## Ausgangstext
= = = = = = =
ADHS und ASS im Erwachsenenalter sind häufig begleitet von weiteren psychischen Erkrankungen. Oft werden nur die Begleiterkrankungen diagnostiziert und behandelt und die darunter liegende ASS oder ADHS nicht erkannt. Depression, Angststörungen und bestimmte Persönlichkeitsstörungen sind die häufigsten Begleitstörungen, die ASS oder ADHS maskieren und daher die Wirksamkeit einer Behandlung begrenzen. Aber auch das häufige gemeinsame Auftreten von ASS und ADHS erschwert die diagnostische Einordnung. So liegt bei einer Störung aus dem Autismus-Spektrum etwa bei der Hälfte der Betroffenen auch ADHS vor.
Auch zeigt sich bei ADHS Betroffenen häufig eine Komorbidität mit ASS, aber nicht so häufig wie umgekehrt. Was jedoch fast ausnahmslos bei Menschen mit ADHS anzutreffen ist sind autistische Züge oder autismusnahe Verhaltensweisen, ohne eine Diagnose aus dem Autismus-Spektrum zu erfüllen. Dass beide Erkrankungen zu einem hohen Maße genetisch bedingt sind, zeigt sich auch darin, dass sich in Familien mit ADHS-Betroffenen auch mehr Angehörige mit ASS zeigen und umgekehrt.
Neben der genetischen Veranlagung spielen die Erfahrungen in der Interaktion mit anderen Menschen und der Umwelt eine Rolle, wie sich die Wahrnehmung, das Erleben und Verhalten einer von Autismus betroffenen Person entwickelt.
Drei zentrale Merkmale kennzeichnen eine Autismus-Spektrum-Störung, die sich höchst individuell ausformen können.
= = = = = = =
## Aufgabe 1
Welche Begleitstörungen nennt der Text über ADHS und Autismus als die häufigsten? Zählen Sie alle auf.
## Aufgabe 2
Bei welchem Anteil der Menschen mit einer Störung aus dem Autismus-Spektrum liegt laut dem Text über ADHS und Autismus auch ADHS vor?
## Aufgabe 3
Schreiben Sie den Text über ADHS und Autismus im Anschluss an seinen letzten Satz weiter.
= = = = = = =
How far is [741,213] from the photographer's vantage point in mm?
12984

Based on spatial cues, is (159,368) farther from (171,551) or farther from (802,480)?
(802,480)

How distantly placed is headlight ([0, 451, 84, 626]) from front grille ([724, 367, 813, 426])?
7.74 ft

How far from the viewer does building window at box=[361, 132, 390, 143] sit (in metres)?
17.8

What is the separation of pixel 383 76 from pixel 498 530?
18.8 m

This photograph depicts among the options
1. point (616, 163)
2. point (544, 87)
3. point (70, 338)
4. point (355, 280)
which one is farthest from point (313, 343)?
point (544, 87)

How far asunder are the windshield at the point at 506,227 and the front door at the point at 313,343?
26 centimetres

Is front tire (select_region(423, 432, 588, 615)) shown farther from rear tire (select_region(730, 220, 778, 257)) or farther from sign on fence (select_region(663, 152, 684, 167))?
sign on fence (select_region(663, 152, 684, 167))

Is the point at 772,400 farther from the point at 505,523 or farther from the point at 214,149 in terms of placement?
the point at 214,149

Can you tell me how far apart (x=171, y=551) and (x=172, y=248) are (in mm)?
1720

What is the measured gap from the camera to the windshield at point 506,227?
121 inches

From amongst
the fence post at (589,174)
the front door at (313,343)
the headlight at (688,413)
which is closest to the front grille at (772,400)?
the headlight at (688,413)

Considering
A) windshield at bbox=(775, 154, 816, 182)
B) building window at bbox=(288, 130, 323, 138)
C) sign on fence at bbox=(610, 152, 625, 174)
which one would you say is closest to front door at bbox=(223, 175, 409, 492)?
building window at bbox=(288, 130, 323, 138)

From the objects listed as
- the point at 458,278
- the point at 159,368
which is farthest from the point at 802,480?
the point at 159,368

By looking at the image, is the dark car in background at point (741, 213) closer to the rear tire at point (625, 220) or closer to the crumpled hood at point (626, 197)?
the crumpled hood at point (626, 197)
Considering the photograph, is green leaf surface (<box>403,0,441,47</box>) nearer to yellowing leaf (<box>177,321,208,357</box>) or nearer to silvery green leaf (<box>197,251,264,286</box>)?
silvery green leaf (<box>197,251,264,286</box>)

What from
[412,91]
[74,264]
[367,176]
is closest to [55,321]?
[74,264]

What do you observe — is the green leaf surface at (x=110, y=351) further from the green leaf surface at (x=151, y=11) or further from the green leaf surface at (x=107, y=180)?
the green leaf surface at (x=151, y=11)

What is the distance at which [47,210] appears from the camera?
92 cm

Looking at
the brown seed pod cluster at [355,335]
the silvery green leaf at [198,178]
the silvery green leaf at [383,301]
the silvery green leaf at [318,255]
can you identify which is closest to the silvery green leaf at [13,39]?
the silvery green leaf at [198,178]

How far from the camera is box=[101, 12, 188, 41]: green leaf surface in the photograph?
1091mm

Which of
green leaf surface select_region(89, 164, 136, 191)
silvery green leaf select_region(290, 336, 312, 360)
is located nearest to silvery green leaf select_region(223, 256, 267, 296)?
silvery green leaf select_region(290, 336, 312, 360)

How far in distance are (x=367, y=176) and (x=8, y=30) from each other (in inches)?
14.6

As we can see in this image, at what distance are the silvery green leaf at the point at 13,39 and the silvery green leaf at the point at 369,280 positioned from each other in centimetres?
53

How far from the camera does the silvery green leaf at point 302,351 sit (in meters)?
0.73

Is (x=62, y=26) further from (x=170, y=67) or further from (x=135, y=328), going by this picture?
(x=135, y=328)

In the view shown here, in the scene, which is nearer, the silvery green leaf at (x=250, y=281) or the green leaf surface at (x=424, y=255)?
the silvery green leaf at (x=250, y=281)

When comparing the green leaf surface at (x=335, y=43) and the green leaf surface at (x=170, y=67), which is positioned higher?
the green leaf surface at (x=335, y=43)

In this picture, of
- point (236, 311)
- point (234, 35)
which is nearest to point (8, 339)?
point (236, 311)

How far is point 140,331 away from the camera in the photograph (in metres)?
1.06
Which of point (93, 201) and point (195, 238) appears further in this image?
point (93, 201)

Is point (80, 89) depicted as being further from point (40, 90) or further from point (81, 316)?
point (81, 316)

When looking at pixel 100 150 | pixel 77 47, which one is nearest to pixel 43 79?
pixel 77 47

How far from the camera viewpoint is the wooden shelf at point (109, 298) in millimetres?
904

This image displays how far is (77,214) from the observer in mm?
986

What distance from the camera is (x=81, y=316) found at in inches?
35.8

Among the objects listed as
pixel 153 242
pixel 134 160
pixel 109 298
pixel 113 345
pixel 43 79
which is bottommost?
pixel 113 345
= = = = = = =
## Antwort 1
Depression, Angststörungen, bestimmte Persönlichkeitsstörungen

## Antwort 2
Bei etwa der Hälfte der Betroffenen.

## Antwort 3
Betroffene zeigen häufig ein reduziertes Interesse an sozialen Kontakten und haben Schwierigkeiten, soziale Signale wie Mimik oder Gestik zu verstehen und sich in andere Menschen hineinzuversetzen. Obwohl sie emotional oft hoch sensibel sind, wissen sie emotionale Reaktionen anderer häufig nicht zu deuten. Sie weisen außerdem sprachliche Besonderheiten auf, wie ungewöhnliche Sprachmuster oder eine eingeschränkte Fähigkeit, Sprache gezielt einzusetzen, um etwas Bestimmtes auszudrücken. Das Verhalten ist eingeengt durch die intensive Beschäftigung mit Spezialinteressen; häufig zeigen sich gleichförmige, ungewöhnliche Verhaltensmuster, die zur Selbstregulation eingesetzt werden.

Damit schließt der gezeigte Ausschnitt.